Segment Start: RECORD EXCERPTS

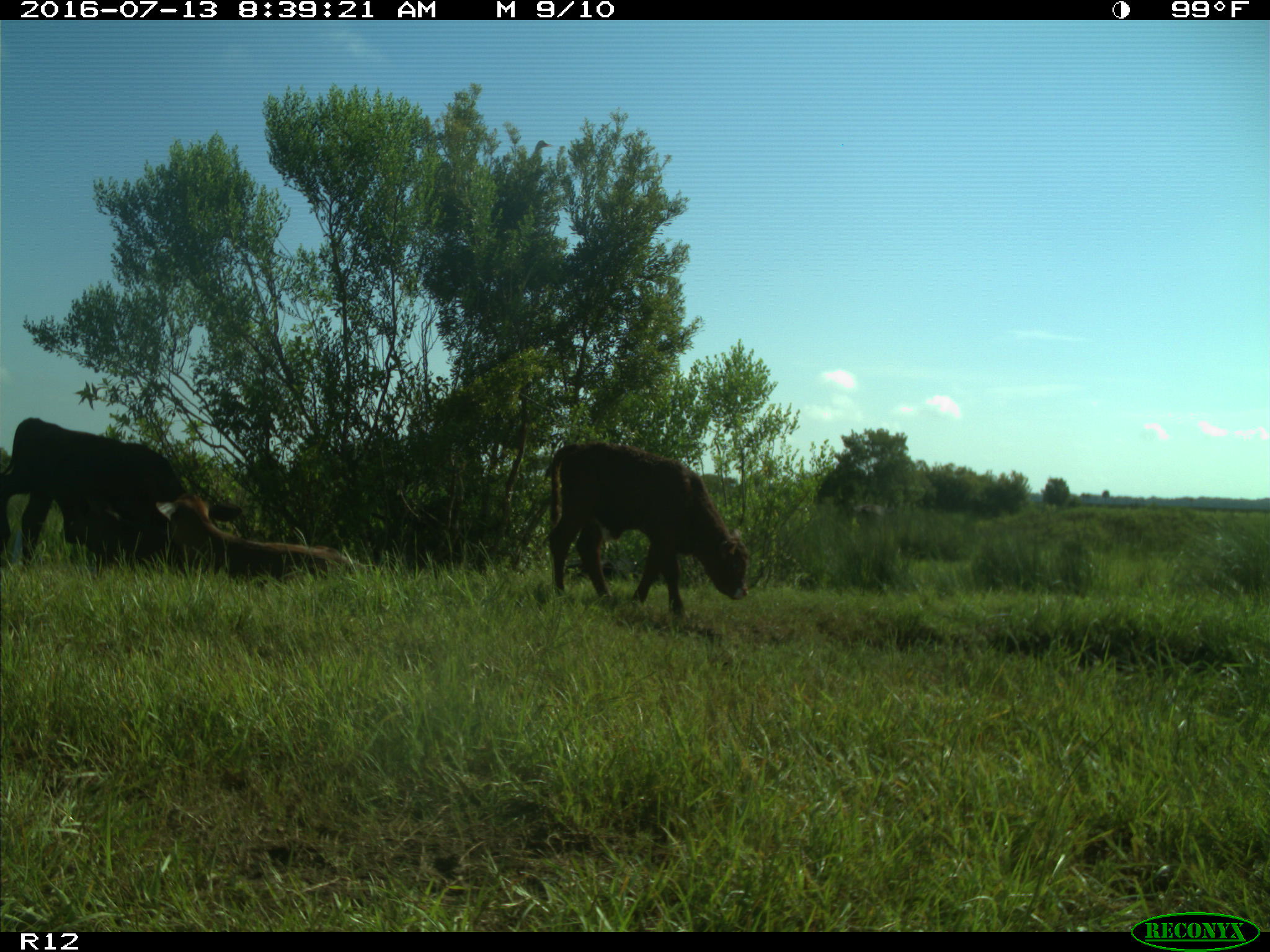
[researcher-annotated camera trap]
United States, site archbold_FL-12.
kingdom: Animalia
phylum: Chordata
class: Mammalia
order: Artiodactyla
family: Bovidae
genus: Bos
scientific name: Bos taurus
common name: domestic cow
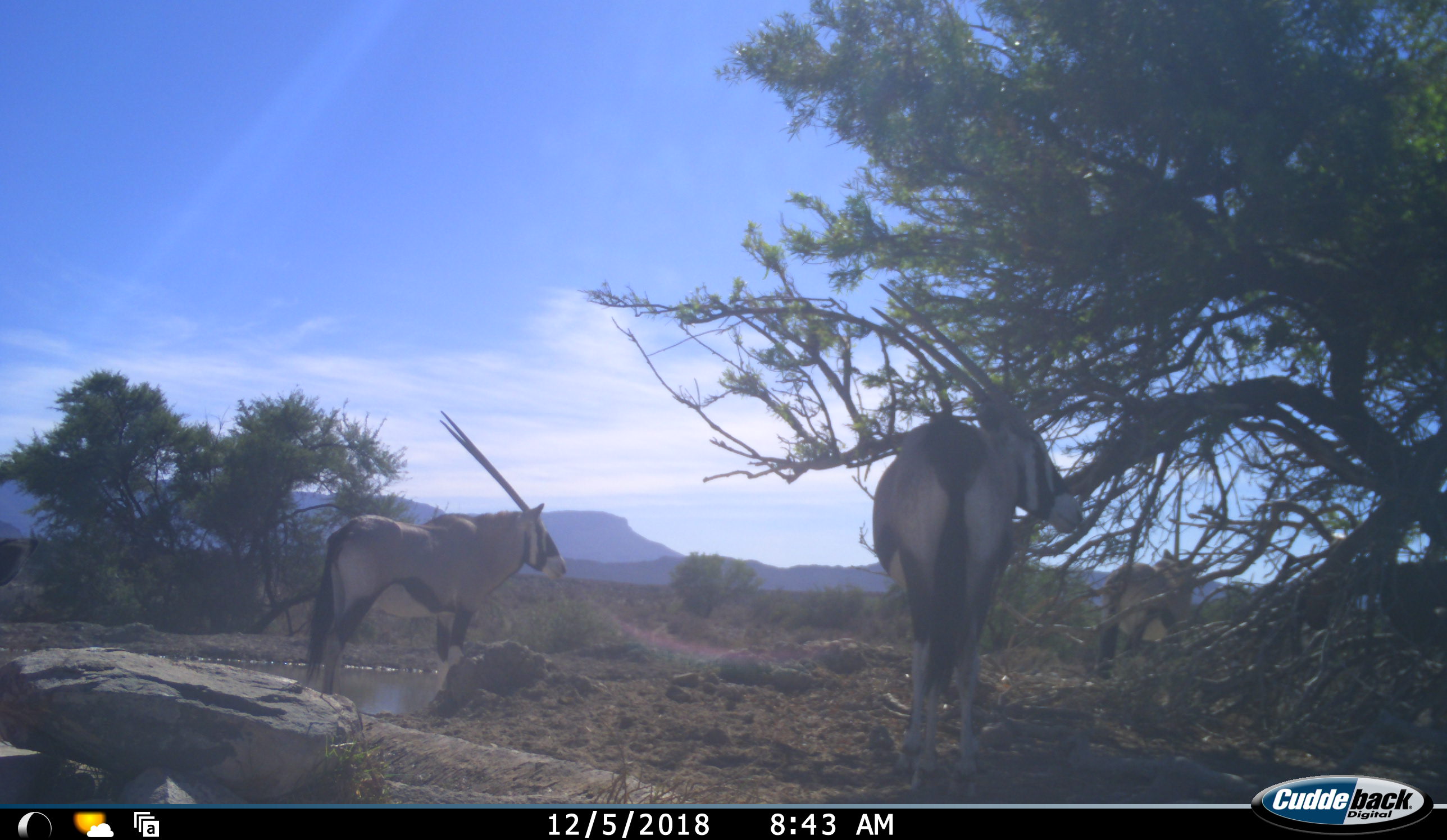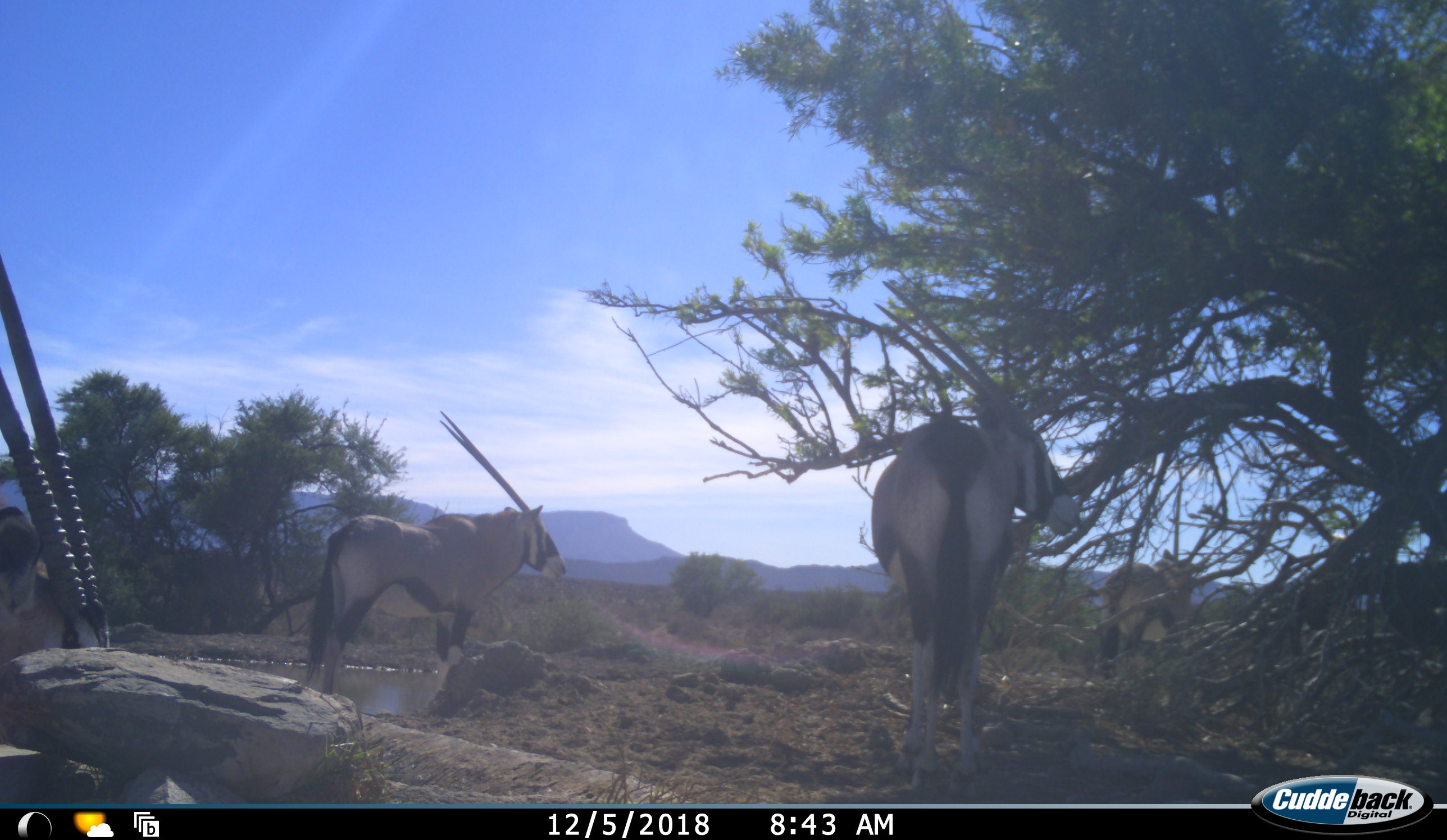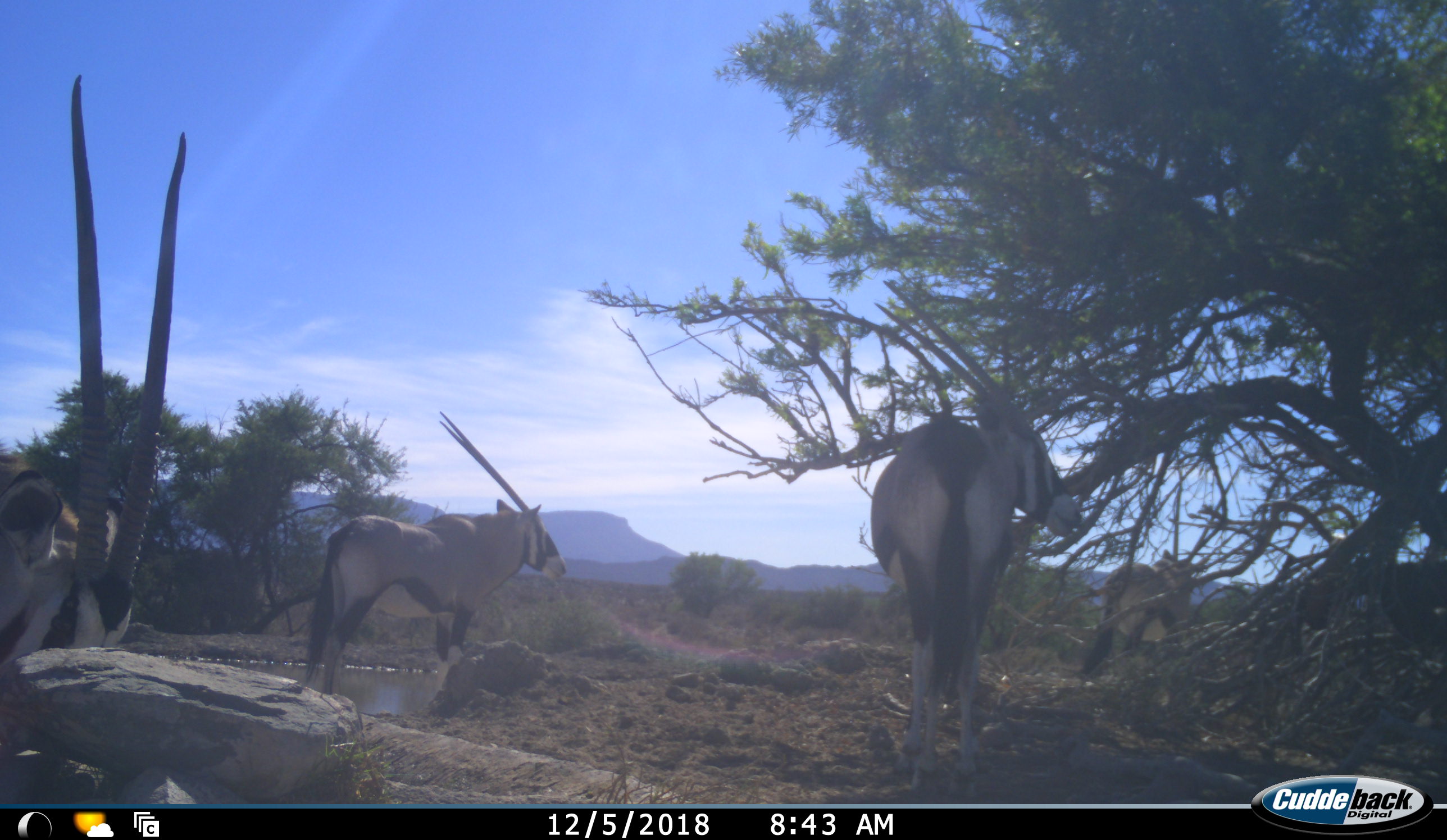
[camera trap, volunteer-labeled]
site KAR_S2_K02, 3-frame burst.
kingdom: Animalia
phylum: Chordata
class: Mammalia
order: Artiodactyla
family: Bovidae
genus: Oryx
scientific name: Oryx gazella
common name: gemsbok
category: oryx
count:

Segment End: RECORD EXCERPTS

## WHAT IS REQUIRED
Scan the records for the word "trap". Copy each line where it turns up.

## WRITTEN ANSWER
[researcher-annotated camera trap]
[camera trap, volunteer-labeled]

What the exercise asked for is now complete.